Management of Unerupted and Impacted Third Molar Teeth
Section 1: Introduction

1.1 Background

Third molars generally erupt between the ages of 18 and 24 years, although there is wide variation in eruption dates. One or more third molars are absent in approximately 25% of adults2, 3, 4, 5 but they may still be present in the elderly, otherwise edentulous, patient.

The prevalence of unerupted third molars varies widely and is influenced by age, gender and ethnicity. The failure of eruption of third molars is a very common condition3, 6, 7, 8 and the extraction of impacted third molar teeth is one of the most frequent surgical procedures carried out in the NHS. It has been reported that a significant proportion of those on oral and maxillofacial surgery waiting lists are awaiting third molar removal.9, 10, 11

1.2 The need for a guideline

Surgical procedures for extraction of unerupted third molar teeth are associated with significant morbidity including pain and swelling, together with the possibility of temporary or permanent nerve damage, resulting in altered sensation of lip or tongue.12 There appears to be substantial variation in management and it has been reported that conservative treatment with more rigorous adherence to specific indicators for removal would reduce surgical cases by up to 60%.13 A recent review by the NHS Centre for Reviews and Dissemination concluded that 'there appears to be little justification for the removal of pathology-free impacted third molars.' 3

A number of guidelines on this topic have been produced in recent years. The most recent document, produced by a working party of the Faculty of Dental Surgery of the Royal College of Surgeons of England, was published during the development of this SIGN guideline.7 The members of the SIGN guideline development group are grateful for the co-operation offered by the Royal College of Surgeons of England working party and have benefited from the information contained in their document. The SIGN guideline development group considered carefully whether a further guideline was necessary, and concluded that there was scope to build on existing guidelines by using SIGN methodology to develop recommendations based upon the best evidence available.

1.3 Aim of the guideline

The aim of this national guideline is to assist individual clinicians, hospital departments, hospitals and commissioners of health care to produce local guidelines for the identification of patients who might benefit most from removal of unerupted third molar teeth and those for whom removal is not necessary.

■ ■ ■

▸ EXERCISE: In the text on managing unerupted and impacted third molar teeth, reproduce the passage from "Management of Unerupted" up to and including "otherwise edentulous, patient.". Work only from the text above.

▸ THE DATA:

■ ■ ■

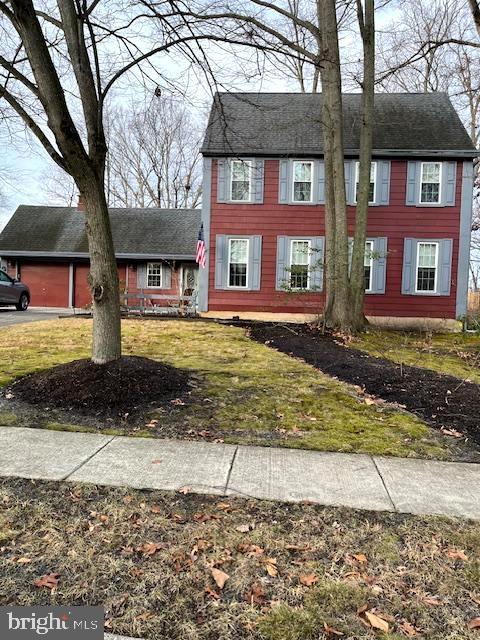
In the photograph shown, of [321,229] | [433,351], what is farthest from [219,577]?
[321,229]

■ ■ ■

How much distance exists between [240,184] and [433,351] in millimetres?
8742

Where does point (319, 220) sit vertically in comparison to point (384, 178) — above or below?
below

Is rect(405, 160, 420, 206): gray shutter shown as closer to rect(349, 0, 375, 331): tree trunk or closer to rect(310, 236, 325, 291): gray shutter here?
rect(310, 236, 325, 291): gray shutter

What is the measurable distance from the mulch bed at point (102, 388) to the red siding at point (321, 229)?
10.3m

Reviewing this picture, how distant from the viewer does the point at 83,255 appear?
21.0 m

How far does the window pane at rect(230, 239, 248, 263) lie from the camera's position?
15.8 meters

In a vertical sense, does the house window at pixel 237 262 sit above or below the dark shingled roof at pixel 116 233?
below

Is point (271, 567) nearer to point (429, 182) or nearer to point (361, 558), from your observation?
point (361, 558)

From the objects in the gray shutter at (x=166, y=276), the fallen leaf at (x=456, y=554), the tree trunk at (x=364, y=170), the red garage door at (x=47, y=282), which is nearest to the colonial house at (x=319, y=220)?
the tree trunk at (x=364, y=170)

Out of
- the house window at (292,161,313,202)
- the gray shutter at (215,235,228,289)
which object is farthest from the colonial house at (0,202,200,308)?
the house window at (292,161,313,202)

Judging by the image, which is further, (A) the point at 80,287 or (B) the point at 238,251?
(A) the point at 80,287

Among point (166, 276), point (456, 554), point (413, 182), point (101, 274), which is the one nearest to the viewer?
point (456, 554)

■ ■ ■

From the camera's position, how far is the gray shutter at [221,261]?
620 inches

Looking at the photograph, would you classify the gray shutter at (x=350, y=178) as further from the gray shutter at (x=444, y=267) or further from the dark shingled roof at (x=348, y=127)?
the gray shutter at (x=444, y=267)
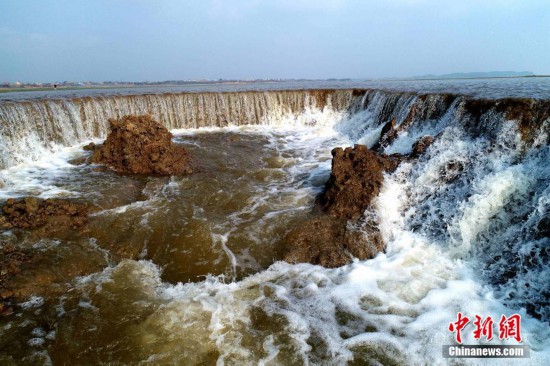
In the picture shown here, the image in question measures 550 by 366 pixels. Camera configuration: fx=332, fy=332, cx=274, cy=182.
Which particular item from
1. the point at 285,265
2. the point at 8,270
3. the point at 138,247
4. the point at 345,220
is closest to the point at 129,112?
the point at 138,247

■ ■ ■

▸ EXERCISE RESULT:
Management of Unerupted and Impacted Third Molar Teeth
Section 1: Introduction

1.1 Background

Third molars generally erupt between the ages of 18 and 24 years, although there is wide variation in eruption dates. One or more third molars are absent in approximately 25% of adults2, 3, 4, 5 but they may still be present in the elderly, otherwise edentulous, patient.